Scatterplot of VWF:Ag (Ag), VWF:RCo (RCo), and VWF:RCo/VWF:Ag ratio (ratio) for all African American (AA; ●) and Caucasian controls (CA; ○) enrolled in the ZPMCB-VWD. The mean value for each assay is shown at the top of the graph for 59 African American and 113 Caucasian healthy controls. Error bars represent ± 1 SD.

Figure 2

Common exon 28 SNPs found in the VWF A1 loop. Circles represent the approximate location of the 3 common SNPs, I1380V, N1435S, and D1472H, which were seen most frequently in the African American controls; gray boxes, known regions implicated in VWF-ristocetin interactions.

Figure 3

VWF activity to antigen ratios by race and D1472H status. (A) VWF:RCo/VWF:Ag ratios for African American (AA) and Caucasian (CA) subjects with or without the D1472H polymorphism. (B) VWF:CB/VWF:Ag ratios for African American and Caucasian subjects with or without the D1472H polymorphism.
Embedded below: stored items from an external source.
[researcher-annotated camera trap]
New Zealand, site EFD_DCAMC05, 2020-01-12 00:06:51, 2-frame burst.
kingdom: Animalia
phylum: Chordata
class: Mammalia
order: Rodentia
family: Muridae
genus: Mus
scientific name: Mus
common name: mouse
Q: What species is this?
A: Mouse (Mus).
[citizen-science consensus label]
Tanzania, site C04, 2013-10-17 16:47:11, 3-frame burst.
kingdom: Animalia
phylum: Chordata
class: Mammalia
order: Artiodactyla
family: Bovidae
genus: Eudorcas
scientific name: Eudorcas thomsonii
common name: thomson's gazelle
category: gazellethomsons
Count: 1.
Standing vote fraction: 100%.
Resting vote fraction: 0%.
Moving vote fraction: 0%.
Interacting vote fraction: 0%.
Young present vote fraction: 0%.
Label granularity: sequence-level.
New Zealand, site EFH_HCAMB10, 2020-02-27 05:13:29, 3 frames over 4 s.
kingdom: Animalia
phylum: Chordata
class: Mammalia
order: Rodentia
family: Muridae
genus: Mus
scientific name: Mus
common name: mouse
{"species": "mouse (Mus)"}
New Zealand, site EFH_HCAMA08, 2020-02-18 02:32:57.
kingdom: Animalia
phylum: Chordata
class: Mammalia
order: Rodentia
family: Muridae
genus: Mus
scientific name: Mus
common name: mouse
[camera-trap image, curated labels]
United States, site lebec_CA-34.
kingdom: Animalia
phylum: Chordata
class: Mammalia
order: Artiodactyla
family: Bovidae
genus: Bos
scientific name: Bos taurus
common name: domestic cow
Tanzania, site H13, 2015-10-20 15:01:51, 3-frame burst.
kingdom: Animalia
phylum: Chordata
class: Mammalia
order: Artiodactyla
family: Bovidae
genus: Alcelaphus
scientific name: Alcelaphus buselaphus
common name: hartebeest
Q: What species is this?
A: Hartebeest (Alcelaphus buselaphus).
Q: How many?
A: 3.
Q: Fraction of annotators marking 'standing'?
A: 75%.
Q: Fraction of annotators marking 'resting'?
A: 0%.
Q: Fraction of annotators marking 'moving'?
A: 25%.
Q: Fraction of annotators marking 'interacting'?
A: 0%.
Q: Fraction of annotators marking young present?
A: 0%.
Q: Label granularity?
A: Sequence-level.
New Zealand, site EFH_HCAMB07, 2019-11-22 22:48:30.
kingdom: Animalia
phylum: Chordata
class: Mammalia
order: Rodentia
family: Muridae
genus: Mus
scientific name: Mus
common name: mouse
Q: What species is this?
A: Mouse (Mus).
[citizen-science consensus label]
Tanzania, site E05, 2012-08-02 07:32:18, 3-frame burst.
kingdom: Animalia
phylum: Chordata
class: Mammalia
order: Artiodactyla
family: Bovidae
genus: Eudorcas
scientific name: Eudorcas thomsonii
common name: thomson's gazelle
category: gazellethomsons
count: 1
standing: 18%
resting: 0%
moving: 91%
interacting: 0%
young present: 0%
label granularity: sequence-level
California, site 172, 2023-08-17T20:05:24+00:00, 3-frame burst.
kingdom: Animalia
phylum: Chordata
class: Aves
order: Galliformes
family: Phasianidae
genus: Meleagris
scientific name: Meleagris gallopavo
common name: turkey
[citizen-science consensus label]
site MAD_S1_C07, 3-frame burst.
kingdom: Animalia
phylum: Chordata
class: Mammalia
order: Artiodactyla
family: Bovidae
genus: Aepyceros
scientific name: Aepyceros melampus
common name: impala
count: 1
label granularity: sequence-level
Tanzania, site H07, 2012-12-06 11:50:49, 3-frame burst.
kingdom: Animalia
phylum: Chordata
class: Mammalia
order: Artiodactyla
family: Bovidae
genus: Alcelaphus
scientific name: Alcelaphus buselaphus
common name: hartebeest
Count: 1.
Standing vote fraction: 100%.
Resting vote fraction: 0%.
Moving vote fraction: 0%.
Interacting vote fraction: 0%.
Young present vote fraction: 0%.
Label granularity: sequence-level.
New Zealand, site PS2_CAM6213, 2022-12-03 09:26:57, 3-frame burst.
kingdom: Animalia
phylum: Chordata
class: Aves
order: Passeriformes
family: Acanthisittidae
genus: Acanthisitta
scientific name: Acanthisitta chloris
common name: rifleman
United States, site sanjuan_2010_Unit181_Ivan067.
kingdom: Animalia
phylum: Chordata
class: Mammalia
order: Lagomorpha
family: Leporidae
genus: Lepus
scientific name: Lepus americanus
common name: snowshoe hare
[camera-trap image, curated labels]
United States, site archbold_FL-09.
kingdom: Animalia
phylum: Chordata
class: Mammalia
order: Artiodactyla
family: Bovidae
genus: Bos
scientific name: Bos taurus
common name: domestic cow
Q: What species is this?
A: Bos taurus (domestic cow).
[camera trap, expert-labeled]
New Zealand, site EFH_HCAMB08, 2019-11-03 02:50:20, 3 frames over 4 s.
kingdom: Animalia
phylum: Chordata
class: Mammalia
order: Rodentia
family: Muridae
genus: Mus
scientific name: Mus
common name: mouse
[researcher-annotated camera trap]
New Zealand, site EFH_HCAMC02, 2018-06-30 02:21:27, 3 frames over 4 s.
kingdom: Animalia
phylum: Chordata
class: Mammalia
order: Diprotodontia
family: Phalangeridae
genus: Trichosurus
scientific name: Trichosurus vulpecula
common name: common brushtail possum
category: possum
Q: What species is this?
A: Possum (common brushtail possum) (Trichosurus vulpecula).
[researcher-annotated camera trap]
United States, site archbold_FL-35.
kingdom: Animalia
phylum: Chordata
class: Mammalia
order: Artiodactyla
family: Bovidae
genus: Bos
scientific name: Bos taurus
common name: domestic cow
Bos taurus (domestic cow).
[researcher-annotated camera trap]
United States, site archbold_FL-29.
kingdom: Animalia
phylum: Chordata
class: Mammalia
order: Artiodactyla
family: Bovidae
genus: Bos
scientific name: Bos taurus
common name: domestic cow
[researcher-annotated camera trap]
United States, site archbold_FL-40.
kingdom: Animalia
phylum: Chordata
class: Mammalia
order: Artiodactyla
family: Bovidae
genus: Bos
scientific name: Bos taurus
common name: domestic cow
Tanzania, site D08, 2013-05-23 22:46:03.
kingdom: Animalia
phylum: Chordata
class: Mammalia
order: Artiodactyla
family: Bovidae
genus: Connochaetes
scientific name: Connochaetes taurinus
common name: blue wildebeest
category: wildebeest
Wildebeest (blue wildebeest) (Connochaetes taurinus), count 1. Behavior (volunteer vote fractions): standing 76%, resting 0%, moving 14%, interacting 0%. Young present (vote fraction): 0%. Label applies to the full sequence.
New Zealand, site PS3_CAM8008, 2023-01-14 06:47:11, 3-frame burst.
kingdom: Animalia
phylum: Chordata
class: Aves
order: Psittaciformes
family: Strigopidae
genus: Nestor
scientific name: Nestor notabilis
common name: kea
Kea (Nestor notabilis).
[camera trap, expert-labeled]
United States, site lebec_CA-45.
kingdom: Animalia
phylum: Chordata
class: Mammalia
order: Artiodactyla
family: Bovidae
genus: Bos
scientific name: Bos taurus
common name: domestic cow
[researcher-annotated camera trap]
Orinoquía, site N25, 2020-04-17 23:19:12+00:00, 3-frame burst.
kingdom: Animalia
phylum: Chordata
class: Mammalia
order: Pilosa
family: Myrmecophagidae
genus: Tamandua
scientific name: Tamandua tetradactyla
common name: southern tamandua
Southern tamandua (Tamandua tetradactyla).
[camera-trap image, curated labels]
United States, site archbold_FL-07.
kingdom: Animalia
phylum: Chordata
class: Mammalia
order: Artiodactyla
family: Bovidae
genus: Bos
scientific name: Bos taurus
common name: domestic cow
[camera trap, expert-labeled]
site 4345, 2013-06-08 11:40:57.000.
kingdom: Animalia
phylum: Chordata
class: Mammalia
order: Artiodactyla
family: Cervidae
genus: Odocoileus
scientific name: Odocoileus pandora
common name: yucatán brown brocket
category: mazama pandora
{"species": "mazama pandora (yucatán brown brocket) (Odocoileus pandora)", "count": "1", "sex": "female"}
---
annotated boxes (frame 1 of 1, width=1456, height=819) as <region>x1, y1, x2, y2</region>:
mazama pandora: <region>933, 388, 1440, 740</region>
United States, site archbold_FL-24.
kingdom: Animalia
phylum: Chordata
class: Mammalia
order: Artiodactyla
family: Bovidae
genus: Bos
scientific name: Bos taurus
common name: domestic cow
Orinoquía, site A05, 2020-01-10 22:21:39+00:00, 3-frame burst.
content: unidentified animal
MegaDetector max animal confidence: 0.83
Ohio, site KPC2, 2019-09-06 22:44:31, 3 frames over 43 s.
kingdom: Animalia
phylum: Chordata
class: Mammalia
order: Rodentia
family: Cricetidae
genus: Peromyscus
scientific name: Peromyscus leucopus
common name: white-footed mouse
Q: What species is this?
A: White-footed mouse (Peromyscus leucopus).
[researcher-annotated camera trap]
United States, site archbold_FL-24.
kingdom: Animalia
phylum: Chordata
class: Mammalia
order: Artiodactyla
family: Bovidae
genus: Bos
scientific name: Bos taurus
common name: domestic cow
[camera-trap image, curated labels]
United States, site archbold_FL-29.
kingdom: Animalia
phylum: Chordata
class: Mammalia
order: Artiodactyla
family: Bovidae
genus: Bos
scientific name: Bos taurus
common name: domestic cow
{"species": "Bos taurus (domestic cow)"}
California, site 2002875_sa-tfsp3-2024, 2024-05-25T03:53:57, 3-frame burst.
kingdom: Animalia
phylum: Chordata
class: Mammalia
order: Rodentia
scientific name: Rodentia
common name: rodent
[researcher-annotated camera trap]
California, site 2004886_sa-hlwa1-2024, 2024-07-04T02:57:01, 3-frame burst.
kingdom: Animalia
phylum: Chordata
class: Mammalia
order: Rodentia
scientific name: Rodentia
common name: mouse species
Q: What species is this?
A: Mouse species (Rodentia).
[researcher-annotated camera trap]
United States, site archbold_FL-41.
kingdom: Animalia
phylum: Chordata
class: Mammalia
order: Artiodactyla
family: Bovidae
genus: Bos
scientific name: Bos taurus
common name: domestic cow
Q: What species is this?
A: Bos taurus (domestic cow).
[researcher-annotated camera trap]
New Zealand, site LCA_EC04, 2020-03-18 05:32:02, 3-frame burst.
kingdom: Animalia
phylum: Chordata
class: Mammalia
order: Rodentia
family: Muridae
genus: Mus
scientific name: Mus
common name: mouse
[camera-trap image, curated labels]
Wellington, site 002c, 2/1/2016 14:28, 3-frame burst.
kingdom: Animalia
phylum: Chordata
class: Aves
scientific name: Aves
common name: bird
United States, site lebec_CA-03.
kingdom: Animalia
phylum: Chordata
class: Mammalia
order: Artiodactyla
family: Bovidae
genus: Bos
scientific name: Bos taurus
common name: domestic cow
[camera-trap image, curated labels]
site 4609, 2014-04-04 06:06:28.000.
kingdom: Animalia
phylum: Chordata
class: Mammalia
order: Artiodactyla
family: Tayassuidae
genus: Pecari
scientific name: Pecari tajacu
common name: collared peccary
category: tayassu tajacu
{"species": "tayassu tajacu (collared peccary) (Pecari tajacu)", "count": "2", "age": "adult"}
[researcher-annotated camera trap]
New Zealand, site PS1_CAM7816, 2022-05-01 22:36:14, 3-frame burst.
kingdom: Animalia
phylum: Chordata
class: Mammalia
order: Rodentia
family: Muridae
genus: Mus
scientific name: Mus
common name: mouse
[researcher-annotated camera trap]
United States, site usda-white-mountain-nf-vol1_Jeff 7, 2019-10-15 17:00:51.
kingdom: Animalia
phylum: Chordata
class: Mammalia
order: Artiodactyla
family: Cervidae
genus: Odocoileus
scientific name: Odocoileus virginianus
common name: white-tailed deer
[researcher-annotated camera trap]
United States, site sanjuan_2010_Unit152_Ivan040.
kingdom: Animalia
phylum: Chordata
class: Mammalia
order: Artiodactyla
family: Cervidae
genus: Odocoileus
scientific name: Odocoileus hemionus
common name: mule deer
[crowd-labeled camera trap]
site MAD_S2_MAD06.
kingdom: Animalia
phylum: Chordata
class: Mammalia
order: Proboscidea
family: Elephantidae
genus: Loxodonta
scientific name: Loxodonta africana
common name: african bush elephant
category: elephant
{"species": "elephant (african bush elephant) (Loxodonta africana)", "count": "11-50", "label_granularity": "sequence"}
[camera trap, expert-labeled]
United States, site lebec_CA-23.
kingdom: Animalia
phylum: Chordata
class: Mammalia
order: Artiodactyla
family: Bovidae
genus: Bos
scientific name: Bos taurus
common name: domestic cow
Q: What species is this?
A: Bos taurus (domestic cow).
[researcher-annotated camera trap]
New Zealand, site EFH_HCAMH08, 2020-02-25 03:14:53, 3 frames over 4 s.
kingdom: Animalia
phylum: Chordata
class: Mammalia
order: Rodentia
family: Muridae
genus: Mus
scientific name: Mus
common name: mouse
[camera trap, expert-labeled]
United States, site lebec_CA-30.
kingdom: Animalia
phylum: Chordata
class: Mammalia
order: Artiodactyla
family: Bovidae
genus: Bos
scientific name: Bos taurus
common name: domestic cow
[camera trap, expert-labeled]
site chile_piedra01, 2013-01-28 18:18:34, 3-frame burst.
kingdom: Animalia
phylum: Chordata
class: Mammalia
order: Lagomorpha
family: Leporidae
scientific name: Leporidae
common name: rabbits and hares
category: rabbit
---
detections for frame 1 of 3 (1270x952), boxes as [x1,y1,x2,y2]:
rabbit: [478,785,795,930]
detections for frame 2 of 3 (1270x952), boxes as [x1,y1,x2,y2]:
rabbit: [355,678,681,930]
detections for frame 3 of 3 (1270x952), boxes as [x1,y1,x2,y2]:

The mean value for each group is listed at the top of the graph. Error bars represent ± 1 SD.

Figure 4

Botrocetin-induced binding of VWF to platelets. African American subjects homozygous for 1472H (●) are compared with African American subjects homozygous for 1472D (○). Error bars represent ± SEM. 1472H points have been moved slightly to the left to allow better visualization of the data points (n = 6 for each group).

Figure 5

VWF:RCo/VWF:Ag ratio in African American (AA) controls by D1472H allele status. VWF:RCo/VWF:Ag ratios are shown for African American subjects homozygous for the 1472H allele (1472 HH), heterozygotes (1472 DH), and those homozygous for the 1472D allele (1472DD). The mean value for each group is listed at the top of the graph. Error bars represent ± 1 SD.

Figure 6

Ristocetin-induced platelet aggregation. Various concentrations of ristocetin were added to platelet-rich plasma from a control subject (A) and a subject heterozygous for the D1472H polymorphism (B).

Figure 7

VWF:RCo assay compared with VWF GPIb complex-binding assay. The first 2 columns show VWF:RCo/VWF:Ag ratio (●) for subjects with and without the D1472H polymorphism. The second 2 columns show the GPIb complex-binding assay/VWF:Ag ratio (○) for subjects with and without the D1472H polymorphism. The mean value for each group is listed at the top of the graph. Error bars represent ± 1 SD.